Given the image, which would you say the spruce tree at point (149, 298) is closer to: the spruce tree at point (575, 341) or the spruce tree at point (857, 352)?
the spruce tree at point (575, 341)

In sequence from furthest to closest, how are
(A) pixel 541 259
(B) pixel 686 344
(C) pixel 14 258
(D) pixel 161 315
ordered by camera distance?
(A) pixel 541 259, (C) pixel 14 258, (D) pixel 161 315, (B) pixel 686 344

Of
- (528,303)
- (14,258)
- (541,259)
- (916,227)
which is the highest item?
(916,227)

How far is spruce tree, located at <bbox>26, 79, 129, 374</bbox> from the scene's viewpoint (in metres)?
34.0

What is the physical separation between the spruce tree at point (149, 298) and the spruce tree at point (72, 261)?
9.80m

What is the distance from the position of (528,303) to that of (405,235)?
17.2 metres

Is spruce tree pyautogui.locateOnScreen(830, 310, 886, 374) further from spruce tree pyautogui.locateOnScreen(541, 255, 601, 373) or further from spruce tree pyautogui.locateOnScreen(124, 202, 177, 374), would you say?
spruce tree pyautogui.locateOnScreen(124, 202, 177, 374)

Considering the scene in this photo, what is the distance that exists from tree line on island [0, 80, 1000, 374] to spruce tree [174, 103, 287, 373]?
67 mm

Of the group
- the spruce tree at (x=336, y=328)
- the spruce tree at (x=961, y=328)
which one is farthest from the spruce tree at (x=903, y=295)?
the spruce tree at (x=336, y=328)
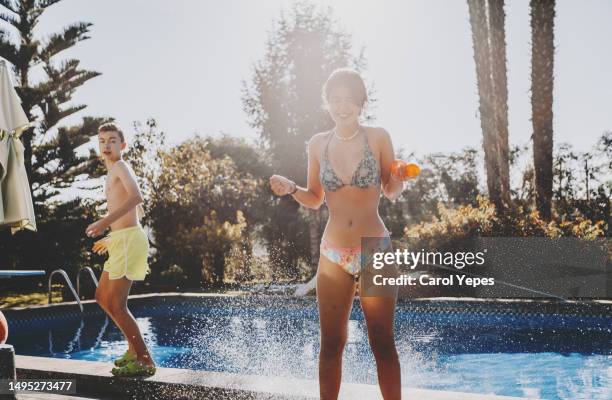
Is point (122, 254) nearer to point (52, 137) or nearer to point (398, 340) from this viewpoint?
point (398, 340)

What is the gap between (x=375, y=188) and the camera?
93.7 inches

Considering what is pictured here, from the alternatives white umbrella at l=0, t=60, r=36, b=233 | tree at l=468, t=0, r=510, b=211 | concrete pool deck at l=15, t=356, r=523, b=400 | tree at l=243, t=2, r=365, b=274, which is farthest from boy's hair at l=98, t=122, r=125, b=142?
tree at l=243, t=2, r=365, b=274

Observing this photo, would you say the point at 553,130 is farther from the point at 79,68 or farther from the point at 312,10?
the point at 79,68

STATED PROBLEM ▸
Please put everything from the start of the lines down to the line containing "(A) pixel 541 259, (C)", both included, into a Markdown table with the columns Row and Line text, leaving out blank lines.

TASK ANSWER ▸
| Row | Line text |
|---|---|
| 1 | Given the image, which would you say the spruce tree at point (149, 298) is closer to: the spruce tree at point (575, 341) or the spruce tree at point (857, 352)? |
| 2 | the spruce tree at point (575, 341) |
| 3 | In sequence from furthest to closest, how are |
| 4 | (A) pixel 541 259 |
| 5 | (B) pixel 686 344 |
| 6 | (C) pixel 14 258 |
| 7 | (D) pixel 161 315 |
| 8 | ordered by camera distance? |
| 9 | (A) pixel 541 259, (C) pixel 14 258, (D) pixel 161 315, (B) pixel 686 344 |